▸ **REQUIRED TASK**: Please repeat the lines below word for word, starting at the line that contains "In the picture provided, among" and continuing through the final line.

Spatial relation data

━━━

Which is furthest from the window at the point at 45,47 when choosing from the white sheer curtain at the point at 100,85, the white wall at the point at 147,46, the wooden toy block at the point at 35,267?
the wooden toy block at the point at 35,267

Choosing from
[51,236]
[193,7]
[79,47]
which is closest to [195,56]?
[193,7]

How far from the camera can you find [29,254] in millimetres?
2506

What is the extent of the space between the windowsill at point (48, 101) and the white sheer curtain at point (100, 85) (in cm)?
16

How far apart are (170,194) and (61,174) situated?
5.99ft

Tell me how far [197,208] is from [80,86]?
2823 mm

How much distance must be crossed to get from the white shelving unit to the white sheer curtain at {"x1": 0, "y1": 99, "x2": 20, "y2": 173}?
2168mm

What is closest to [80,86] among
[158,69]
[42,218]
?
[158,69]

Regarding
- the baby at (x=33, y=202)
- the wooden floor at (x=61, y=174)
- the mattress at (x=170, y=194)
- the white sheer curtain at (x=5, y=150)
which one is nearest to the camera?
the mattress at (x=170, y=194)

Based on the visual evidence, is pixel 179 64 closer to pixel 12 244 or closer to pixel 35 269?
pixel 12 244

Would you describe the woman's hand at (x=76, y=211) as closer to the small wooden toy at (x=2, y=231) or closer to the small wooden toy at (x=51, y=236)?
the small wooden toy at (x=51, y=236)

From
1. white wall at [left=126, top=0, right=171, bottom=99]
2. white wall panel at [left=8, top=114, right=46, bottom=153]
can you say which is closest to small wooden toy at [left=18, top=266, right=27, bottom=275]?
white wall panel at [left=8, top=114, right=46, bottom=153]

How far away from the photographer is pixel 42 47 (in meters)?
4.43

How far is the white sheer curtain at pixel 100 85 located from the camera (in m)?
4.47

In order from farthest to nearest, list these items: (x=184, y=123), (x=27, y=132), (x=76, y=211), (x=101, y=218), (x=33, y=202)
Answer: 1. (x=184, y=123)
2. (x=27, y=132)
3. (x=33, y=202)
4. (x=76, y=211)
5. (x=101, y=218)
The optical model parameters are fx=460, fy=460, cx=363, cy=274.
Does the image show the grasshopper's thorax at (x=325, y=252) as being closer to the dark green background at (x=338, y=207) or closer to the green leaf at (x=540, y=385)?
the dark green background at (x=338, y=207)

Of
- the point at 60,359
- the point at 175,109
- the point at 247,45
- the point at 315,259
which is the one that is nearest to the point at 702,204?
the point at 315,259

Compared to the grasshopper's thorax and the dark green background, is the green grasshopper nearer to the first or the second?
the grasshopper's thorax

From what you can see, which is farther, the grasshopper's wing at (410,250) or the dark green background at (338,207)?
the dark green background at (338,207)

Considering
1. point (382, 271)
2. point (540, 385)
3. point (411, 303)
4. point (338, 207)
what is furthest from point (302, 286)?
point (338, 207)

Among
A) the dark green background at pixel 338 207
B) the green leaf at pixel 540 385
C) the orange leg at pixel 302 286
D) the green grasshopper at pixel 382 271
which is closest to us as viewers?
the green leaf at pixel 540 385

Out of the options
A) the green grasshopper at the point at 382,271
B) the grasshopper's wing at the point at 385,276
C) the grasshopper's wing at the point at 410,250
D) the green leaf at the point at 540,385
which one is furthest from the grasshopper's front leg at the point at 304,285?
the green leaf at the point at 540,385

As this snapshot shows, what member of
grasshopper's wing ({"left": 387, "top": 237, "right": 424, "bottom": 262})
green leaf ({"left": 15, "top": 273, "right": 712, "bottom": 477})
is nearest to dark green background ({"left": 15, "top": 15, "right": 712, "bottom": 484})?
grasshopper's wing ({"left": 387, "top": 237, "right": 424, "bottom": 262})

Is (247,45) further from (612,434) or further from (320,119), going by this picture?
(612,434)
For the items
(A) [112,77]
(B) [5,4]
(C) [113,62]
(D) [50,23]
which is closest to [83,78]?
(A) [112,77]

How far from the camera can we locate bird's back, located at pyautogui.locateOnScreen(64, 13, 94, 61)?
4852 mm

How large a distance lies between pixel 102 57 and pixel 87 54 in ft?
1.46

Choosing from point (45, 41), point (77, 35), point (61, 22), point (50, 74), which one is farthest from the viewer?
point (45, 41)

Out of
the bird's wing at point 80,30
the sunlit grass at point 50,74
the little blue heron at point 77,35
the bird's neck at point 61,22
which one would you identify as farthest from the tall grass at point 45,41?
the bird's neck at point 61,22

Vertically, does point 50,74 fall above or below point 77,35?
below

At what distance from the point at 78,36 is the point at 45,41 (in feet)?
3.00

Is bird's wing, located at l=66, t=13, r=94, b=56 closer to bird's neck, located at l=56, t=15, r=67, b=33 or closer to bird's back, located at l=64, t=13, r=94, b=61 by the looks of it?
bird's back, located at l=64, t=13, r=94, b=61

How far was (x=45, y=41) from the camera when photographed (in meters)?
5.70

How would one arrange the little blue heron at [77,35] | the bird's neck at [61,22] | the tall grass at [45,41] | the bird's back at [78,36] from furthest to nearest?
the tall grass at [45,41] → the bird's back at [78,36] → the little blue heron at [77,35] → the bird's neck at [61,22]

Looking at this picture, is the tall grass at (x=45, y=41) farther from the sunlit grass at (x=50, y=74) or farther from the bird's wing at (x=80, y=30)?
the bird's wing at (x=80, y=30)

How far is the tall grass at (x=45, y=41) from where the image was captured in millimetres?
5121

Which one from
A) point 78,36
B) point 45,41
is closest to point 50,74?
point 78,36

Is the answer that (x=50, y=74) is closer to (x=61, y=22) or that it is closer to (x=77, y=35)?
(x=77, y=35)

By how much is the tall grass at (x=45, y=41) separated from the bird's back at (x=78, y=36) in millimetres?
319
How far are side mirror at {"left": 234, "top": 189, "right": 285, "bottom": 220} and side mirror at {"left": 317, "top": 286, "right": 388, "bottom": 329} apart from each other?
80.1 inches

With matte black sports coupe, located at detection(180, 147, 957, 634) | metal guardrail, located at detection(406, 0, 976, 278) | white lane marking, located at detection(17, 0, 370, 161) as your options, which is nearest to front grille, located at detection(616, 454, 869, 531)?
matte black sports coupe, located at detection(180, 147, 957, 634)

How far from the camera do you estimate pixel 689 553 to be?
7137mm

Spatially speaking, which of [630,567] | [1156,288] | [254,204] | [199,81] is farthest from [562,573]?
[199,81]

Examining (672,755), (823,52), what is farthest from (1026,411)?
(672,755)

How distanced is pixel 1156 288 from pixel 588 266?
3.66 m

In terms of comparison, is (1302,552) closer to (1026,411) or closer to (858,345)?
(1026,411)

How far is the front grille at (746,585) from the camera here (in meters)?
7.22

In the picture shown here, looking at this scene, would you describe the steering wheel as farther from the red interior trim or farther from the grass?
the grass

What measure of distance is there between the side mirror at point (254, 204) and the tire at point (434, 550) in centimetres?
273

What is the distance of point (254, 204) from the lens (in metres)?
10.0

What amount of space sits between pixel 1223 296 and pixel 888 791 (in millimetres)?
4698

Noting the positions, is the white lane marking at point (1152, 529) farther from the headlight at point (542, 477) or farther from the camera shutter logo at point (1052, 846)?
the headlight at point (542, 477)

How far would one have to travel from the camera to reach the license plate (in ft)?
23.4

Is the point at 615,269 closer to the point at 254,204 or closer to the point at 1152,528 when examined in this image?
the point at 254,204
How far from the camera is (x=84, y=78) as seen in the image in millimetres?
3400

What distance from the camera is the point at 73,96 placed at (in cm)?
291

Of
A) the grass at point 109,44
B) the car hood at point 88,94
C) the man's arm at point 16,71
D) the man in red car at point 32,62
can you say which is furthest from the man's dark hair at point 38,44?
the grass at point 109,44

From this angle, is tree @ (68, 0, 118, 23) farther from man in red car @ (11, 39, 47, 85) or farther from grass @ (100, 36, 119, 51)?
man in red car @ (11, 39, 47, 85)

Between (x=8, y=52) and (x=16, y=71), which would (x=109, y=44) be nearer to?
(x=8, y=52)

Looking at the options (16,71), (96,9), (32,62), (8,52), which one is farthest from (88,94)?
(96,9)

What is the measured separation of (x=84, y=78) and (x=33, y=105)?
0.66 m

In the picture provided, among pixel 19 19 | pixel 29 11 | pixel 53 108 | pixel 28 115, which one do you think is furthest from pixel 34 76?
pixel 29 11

━━━

▸ **TASK RESULT**:
In the picture provided, among pixel 19 19 | pixel 29 11 | pixel 53 108 | pixel 28 115, which one do you think is furthest from pixel 34 76?
pixel 29 11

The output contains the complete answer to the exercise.